But Harry wouldn't hear of this.

"Now more than ever!" he said. "It will be different. True—not as we had planned it before this came. But you shall come, and perhaps we shall be able to do something for France with the Boy Scouts. We shall see. But this much is certain—I think we shall not be able to go to Amiens at once. Amiens is in the north—it is that way that the soldiers must go, soldiers from Paris, from Tours, from Orleans, from all the south. It is from the north that the Germans will come. Perhaps they will try to come through Belgium. So, until the troops have finished with the railways, we must wait. We will go to my aunt in Paris."

And go they did to Madame Martin, Henri's aunt, who lived in a street between the Champs Elysees and the Avenue de l'Alma, not far from the famous arch of triumph that is the centre of Paris. At the station in St. Denis, where they went from the school, they found activity enough to make up, and more than make up, for the silence and stillness everywhere else. The station was choked with soldiers, reservists preparing to report on the next day, the first of actual mobilization. Women were there, mothers, wives, sweethearts, to bid good-bye to these young Frenchmen they might never see again because of war.

And there was no room on the trains to Paris for any save soldiers. The gates of the station were barred to all others, and Frank and Harry went back to the school.

"I know what we can do, of course," said Harry. "It isn't very far. We'll leave our bags here at the school, and make packs of the things we need. And then we'll ride in on our bicycles. We were stupid not to think of that before."

That plan they found it easy to put into execution. They had meant to abandon their bicycles for the time being, at least, but now they realized what a mistake it would have been to do that, since with every normal activity cut off by the war, the machines were almost certain to be their only means of getting from one place to another, in the beginning at least.

Mounted on their bicycles, they now found their progress easy. The roads that led into Paris were crowded, to be sure. They passed countless automobiles carrying refugees. Already the Americans were pouring out of Paris in their frantic haste to reach the coast and so take boat to England. On Saturday night automobiles were still allowed to leave Paris. Next morning there would be a different story to tell.
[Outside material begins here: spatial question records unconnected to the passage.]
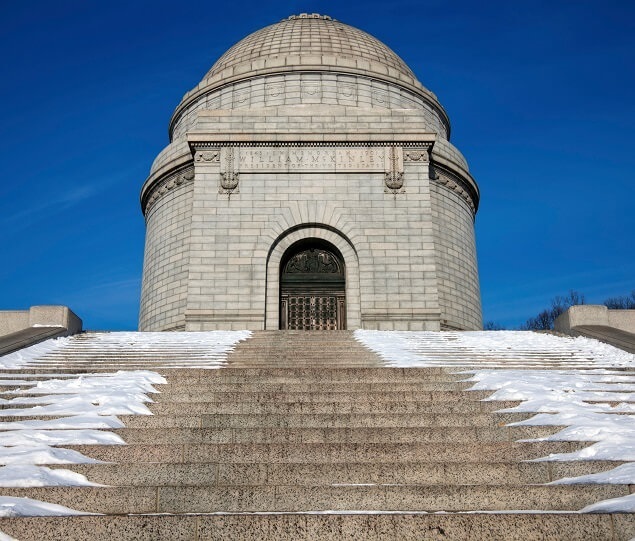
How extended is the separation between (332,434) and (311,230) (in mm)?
14347

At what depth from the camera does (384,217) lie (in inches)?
813

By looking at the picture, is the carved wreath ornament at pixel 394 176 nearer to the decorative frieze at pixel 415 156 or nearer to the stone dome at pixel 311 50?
the decorative frieze at pixel 415 156

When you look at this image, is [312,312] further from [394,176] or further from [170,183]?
[170,183]

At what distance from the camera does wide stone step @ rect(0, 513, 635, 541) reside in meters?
4.66

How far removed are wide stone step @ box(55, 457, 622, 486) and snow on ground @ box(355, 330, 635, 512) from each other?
365 millimetres

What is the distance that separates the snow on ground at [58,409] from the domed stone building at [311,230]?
7638 millimetres

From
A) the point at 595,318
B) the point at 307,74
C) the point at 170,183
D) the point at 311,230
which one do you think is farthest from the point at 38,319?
the point at 307,74

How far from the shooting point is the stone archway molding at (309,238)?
→ 1961cm

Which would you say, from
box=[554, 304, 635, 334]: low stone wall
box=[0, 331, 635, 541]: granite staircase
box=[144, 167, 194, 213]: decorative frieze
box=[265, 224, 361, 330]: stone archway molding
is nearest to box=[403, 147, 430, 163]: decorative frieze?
box=[265, 224, 361, 330]: stone archway molding

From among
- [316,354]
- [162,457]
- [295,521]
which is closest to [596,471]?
[295,521]

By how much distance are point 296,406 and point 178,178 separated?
19.1 m

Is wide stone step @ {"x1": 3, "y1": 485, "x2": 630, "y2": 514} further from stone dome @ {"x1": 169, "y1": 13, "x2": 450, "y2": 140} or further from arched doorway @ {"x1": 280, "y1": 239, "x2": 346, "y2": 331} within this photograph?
stone dome @ {"x1": 169, "y1": 13, "x2": 450, "y2": 140}

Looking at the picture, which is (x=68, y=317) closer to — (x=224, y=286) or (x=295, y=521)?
(x=224, y=286)

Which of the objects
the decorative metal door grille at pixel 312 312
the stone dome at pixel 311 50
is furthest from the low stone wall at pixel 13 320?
the stone dome at pixel 311 50
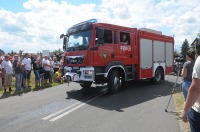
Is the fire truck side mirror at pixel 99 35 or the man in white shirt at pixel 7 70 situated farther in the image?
the man in white shirt at pixel 7 70

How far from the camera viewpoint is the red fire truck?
427 inches

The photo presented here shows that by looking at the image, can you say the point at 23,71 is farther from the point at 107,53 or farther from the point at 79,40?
the point at 107,53

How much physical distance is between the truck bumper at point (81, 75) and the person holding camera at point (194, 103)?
742 cm

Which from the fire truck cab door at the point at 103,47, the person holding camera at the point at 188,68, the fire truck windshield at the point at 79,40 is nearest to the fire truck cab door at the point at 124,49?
the fire truck cab door at the point at 103,47

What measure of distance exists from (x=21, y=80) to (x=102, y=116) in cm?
693

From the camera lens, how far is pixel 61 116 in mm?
7672

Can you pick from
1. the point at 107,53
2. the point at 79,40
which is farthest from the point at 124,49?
the point at 79,40

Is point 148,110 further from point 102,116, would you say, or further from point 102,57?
point 102,57

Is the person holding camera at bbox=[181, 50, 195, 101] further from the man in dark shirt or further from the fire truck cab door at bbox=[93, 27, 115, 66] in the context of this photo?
the man in dark shirt

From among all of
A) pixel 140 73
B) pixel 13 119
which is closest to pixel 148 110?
pixel 13 119

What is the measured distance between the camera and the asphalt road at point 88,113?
6.52 meters

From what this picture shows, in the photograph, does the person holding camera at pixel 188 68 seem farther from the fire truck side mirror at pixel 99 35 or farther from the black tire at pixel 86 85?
the black tire at pixel 86 85

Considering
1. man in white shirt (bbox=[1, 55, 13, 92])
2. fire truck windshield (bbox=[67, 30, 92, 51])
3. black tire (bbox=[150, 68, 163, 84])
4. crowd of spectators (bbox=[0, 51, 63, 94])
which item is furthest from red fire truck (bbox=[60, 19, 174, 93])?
man in white shirt (bbox=[1, 55, 13, 92])

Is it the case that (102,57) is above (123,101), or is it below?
above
In Paris, when they began to enter the more crowded sections, they saw the same scenes as had greeted them in St. Denis, only on a vastly larger scale. Everywhere farewells were being said. Men in uniforms were all about. Officers, as soon as they were seen, were hailed by the drivers of taxicabs, who refused even to think of carrying a civilian passenger if an officer wanted to get anywhere, or, if there were no officers, a private soldier. The streets were crowded, however, and with men. Here there were thousands, of course, not required to report at once.

"When mobilization is ordered," explained Henri, "each man in France has a certain day on which he is to report at his depot. It may be the first day, the third, the fifth, the tenth. If all came at once it would mean too much confusion. As it is, everything is done quickly and in order."

"It doesn't look it," was Frank's comment.